編組(へんそ)細工と言う言葉はあまり馴染みがないかも知れませんけんど、文字通り「編み」「組み」される細工の事をさしちょります。竹細工では丸い竹を割って竹ヒゴに取り竹編みしていきますが、その編組の技法は例えば竹の種類から、あるいは使用目的、耐久性からまた美観の面からも古来様々な方法が試されてきたと思います。そして、ベースとなる竹編みの種類だけでも100種類を数え、全く新しい編み方は無いのではないかと言われちゅうほどながです。
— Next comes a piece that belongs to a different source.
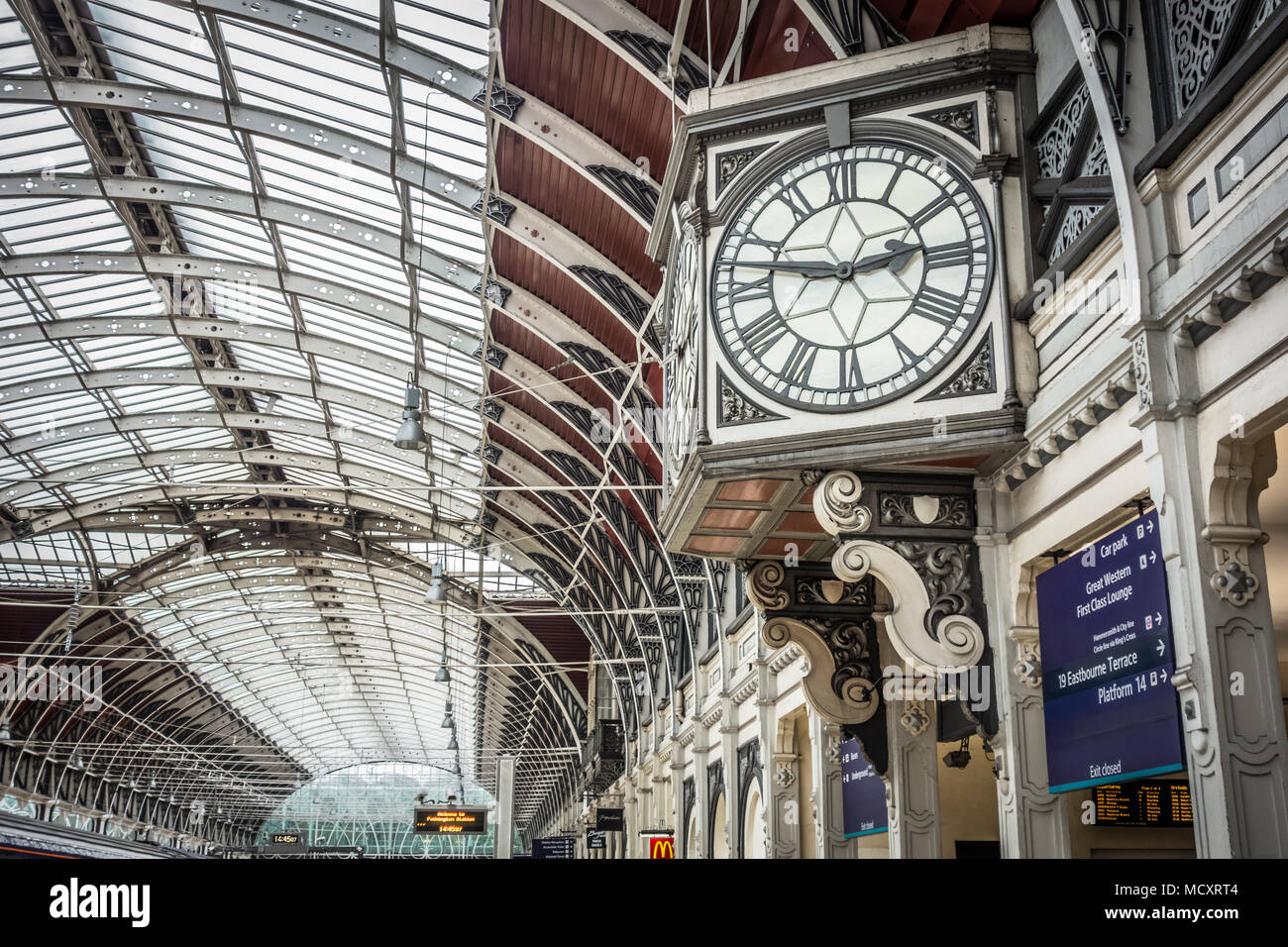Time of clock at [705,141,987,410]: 2:46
良く目にされる編み方のひとつに網代(あじろ)編みがあります。編み目を開けて風通しのよく編まれる四ツ目等の技法と対照的に、ギッシリと編み込んで隙間の編み目が特徴的でこじゃんと(とても)細かい竹ヒゴを使うた細工などは、その編み込みが芸術作品のようにも思えてくる程のものもありますぞね。


網代編み


この竹網代の丸盆は昔の名工が編まれたものの一つです。竹ヒゴは、それ程までも細くもないし編み込み自体は単調な作りですが、この丸盆から発する強いオーラの秘密は、この偉大なる単調さですろうか。
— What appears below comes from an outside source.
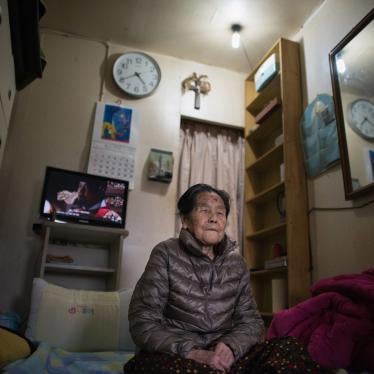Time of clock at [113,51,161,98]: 4:40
同じヒゴの厚み、幅、それを同じように繰り返し、繰り返し、来る日も来る日も繰り返して到達した職人の迫力を感じますぞね。決して美しいものを意図して編まれたものではなく、少しでも、早く、少しでも多くと日々、師匠とあるいは弟子仲間と競いあう鍛錬の中で技に磨きがかけられ気が付いたら、これが、人の手によっての造作かと目を見張るような竹になっちゃある。そんな職人業が少なくなった現代やきこそ本物に出会うた時の感動は、こじゃんと大きいがです。